24 Absence of Bias Disparate Impact: An assessment that differentiates according to group membership is not necessarily biased. The question is whether or not that differentiation occurs due to unfair circumstances. If an assessment is not offensive and does not unfairly penalize, and there is still group differentiation, the likely cause is inadequate prior instructional experiences.

25 Types of Bias (Specific) (Nitko, 1996):
Assessment Bias as Mean Differences: Bias may be indicated if the mean test of one group differs substantially from another group. However, if the test is free from offensiveness and unfair penalization, the test may be representing real differences between the groups relative to the domain tested. Mean differences are generally not a good indicator of bias.
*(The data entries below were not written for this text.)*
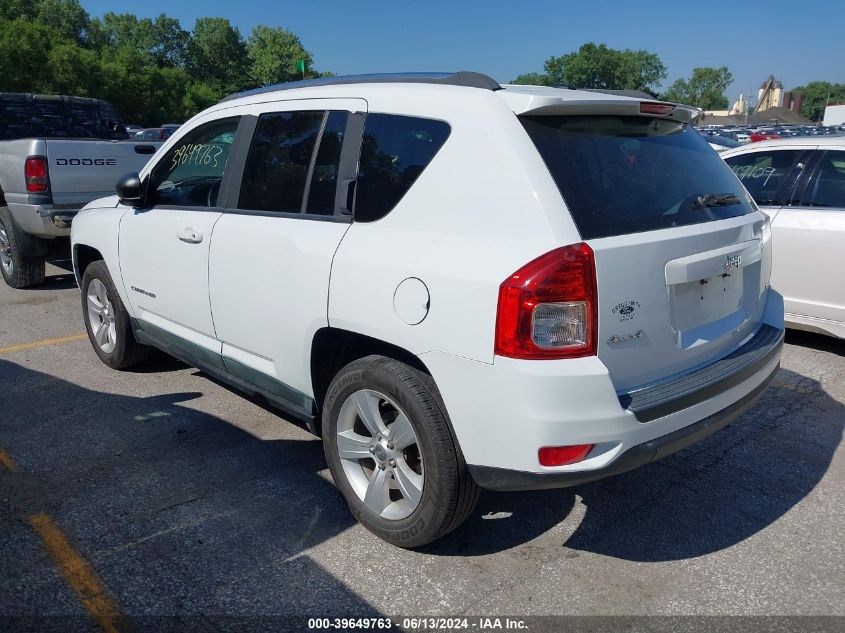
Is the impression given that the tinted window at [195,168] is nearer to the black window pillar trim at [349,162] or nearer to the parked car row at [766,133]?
the black window pillar trim at [349,162]

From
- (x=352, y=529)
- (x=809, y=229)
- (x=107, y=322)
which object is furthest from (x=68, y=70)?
(x=352, y=529)

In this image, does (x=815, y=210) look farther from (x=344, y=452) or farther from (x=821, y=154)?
(x=344, y=452)

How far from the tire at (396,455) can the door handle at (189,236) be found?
129cm

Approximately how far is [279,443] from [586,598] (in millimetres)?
1976

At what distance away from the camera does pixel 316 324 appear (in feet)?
9.95

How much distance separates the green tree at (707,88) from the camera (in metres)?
162

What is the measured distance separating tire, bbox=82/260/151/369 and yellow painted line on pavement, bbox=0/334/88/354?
75 cm

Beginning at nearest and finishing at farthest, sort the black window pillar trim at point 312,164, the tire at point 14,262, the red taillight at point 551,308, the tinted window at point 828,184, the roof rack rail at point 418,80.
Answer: the red taillight at point 551,308 → the roof rack rail at point 418,80 → the black window pillar trim at point 312,164 → the tinted window at point 828,184 → the tire at point 14,262

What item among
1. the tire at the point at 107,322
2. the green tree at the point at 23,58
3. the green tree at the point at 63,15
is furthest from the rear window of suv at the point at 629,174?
the green tree at the point at 63,15

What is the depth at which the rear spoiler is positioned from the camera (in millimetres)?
2607

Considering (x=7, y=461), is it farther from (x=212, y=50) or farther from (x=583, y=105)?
(x=212, y=50)

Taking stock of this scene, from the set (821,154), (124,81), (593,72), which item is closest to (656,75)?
(593,72)

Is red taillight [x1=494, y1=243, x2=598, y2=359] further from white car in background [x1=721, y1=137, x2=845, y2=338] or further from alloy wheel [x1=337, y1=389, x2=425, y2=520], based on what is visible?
white car in background [x1=721, y1=137, x2=845, y2=338]

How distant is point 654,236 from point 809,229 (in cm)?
345
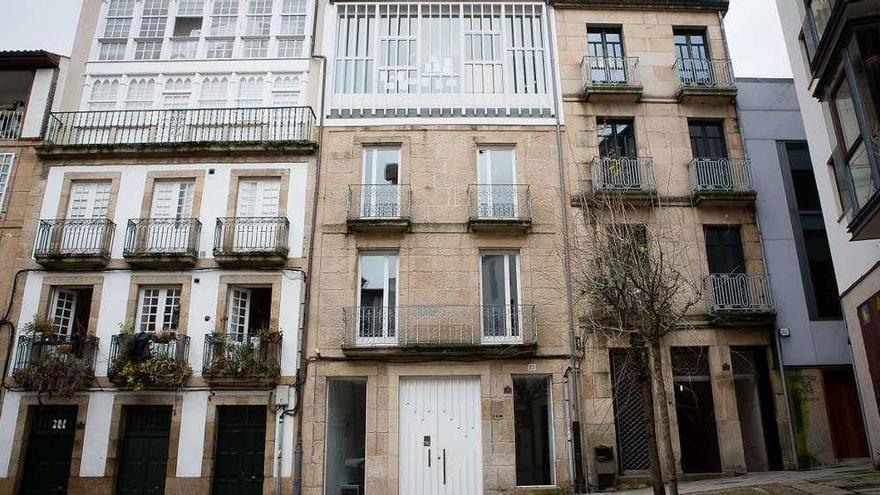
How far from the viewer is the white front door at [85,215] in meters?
16.2

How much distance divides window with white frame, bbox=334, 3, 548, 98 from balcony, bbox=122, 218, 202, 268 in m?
6.08

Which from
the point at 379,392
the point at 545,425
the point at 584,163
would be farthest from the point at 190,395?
the point at 584,163

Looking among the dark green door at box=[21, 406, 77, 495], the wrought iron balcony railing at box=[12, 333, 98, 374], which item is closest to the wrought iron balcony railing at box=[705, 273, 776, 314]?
the wrought iron balcony railing at box=[12, 333, 98, 374]

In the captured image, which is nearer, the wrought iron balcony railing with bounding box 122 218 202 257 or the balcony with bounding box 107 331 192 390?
the balcony with bounding box 107 331 192 390

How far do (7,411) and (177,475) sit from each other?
4.84 m

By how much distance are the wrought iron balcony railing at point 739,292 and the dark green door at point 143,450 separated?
47.4ft

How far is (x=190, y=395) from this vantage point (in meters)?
15.1

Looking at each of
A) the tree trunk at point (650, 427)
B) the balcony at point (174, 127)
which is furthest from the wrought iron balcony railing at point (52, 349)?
the tree trunk at point (650, 427)

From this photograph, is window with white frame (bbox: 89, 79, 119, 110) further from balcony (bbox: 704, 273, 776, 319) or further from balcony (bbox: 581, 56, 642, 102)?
balcony (bbox: 704, 273, 776, 319)

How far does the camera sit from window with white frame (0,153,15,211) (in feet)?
56.1

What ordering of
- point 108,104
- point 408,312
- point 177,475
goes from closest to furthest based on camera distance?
1. point 177,475
2. point 408,312
3. point 108,104

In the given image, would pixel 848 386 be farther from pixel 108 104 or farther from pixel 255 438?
pixel 108 104

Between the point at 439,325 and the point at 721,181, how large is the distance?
8.81 meters

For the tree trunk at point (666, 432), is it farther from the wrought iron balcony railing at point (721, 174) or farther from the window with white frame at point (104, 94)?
the window with white frame at point (104, 94)
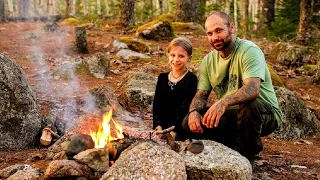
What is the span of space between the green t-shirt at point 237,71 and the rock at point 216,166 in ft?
2.93

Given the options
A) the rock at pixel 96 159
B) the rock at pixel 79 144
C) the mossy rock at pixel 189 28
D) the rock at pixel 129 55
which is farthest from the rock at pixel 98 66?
the mossy rock at pixel 189 28

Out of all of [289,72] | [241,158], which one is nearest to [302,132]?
[241,158]

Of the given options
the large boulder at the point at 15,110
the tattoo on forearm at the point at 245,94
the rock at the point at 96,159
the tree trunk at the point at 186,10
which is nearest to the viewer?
the rock at the point at 96,159

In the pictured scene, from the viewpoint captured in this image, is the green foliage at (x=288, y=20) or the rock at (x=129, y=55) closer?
the rock at (x=129, y=55)

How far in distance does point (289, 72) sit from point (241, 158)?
24.9 feet

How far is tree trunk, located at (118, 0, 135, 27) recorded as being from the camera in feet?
50.6

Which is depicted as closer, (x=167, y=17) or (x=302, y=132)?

26 Assessment Bias as Differential Item Functioning:
Bias may be indicated if the mean score for a particular item differs substantially from one group to another. The key to differential item functioning is to examine persons of equal ability, from different groups, to see if there is a difference relative to the item of concern. If there is, bias may be present, although differential item functioning does not prove bias.

27 Assessment Bias as Misinterpretation of Scores:
Bias may be indicated if the results of an assessment are interpreted beyond their valid usage. Scores are valid for a particular use, relative to a particular group. Inferences beyond these specifics are invalid and may be biased.

28 Assessment Bias as Sexist or Racist Content:
An assessment would be biased if it perpetuates stereotypes or portrays groups in an offensive manner.

29 Assessment Bias as Differential Validity:
Bias may be indicated if an assessment predicts performance on a second assessment or task (predictive validity) differently for different groups. This source of bias is generally not a problem in educational assessment.

30 Assessment Bias as Content and Experience Differential: An assessment is biased if the content of the assessment differs significantly from a groups life experiences and the evaluation of the results of the assessment do not take this difference into account.

31 Assessment Bias in Selection Decisions: In cases where several people are vying for a few openings (e.g., jobs, programs), assessments are often used as part of the selection process. The selection process may be biased if it uses an assessment that differentially measures groups unfairly or if the relationship between the differential assessment and the attributes necessary for success is not clearly understood.

32 Assessment Bias related to Assessment Atmosphere and Conditions:
Bias may be indicated if the testing situation differentially affects different groups. Feelings of being unwelcome, anxiety, or being tested by a member of an antagonistic group may lead to this type of bias.